START Data for this exercise

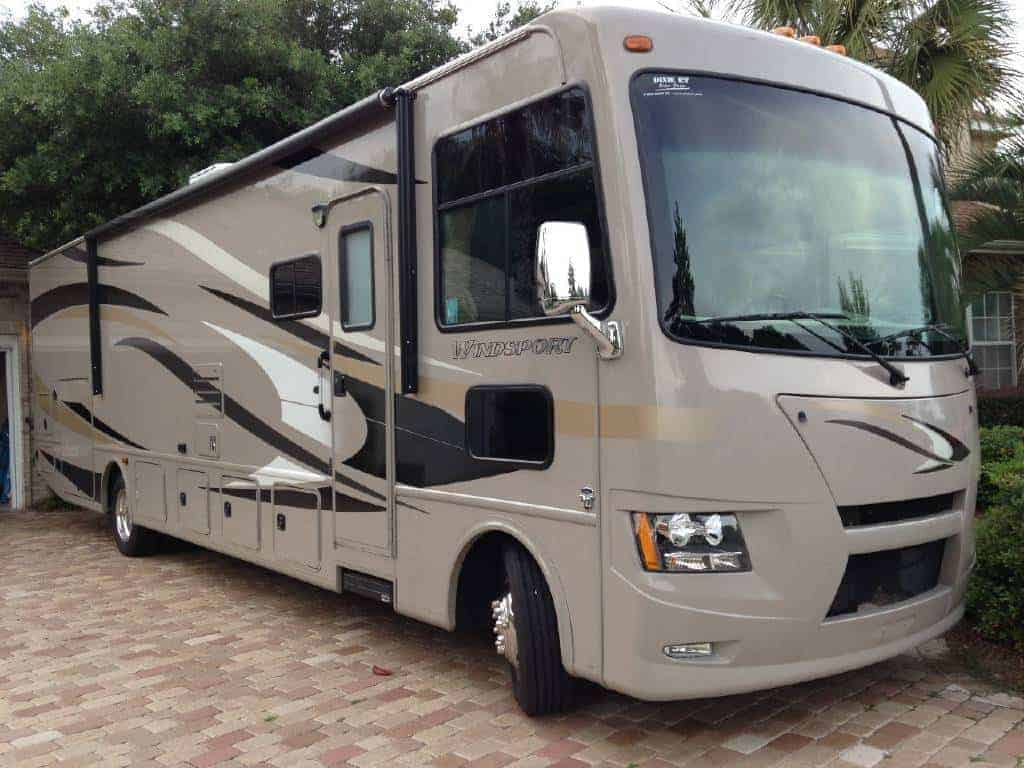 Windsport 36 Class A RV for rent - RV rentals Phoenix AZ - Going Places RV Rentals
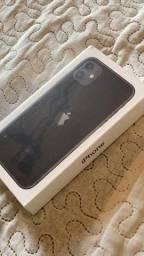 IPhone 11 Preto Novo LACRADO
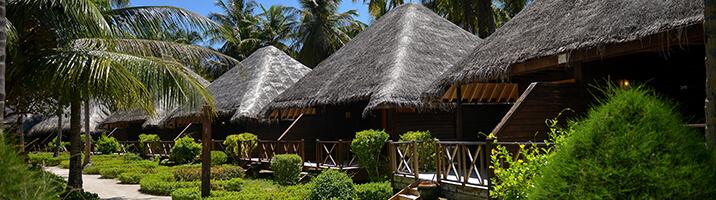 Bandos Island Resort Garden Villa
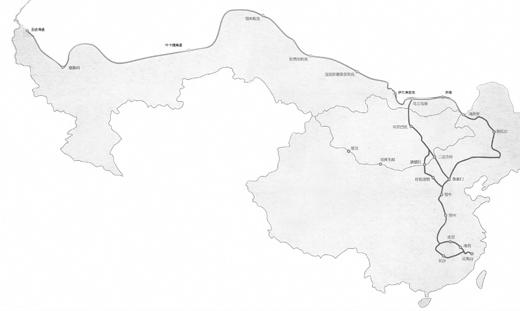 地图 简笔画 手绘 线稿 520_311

END Data for this exercise
START Data for this exercise

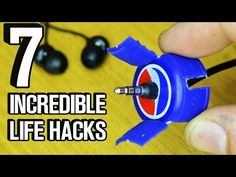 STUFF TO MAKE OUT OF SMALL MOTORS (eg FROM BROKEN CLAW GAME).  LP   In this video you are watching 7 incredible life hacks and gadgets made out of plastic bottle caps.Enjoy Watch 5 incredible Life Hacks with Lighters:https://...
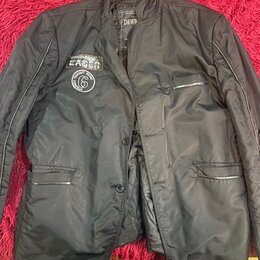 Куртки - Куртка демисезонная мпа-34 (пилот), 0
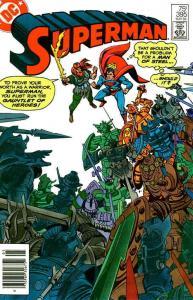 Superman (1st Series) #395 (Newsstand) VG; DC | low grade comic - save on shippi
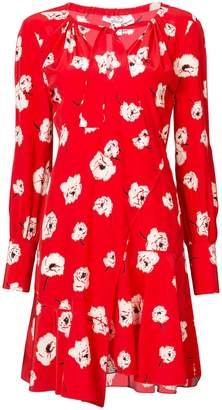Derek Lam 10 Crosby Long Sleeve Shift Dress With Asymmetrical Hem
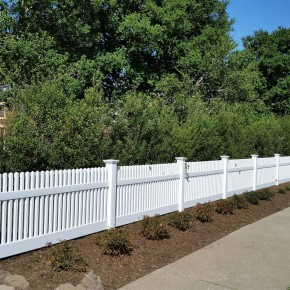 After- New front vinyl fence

END Data for this exercise

:: Goal of the exercise ::
Each line between the one holding "Windsport 36 Class" and the one holding "地图 简笔画 手绘 线稿 520_311", inclusive, should be copied exactly as it appears above, and pictures should be omitted.

:: Solution for this exercise ::
 Windsport 36 Class A RV for rent - RV rentals Phoenix AZ - Going Places RV Rentals
 IPhone 11 Preto Novo LACRADO
 Bandos Island Resort Garden Villa
 地图 简笔画 手绘 线稿 520_311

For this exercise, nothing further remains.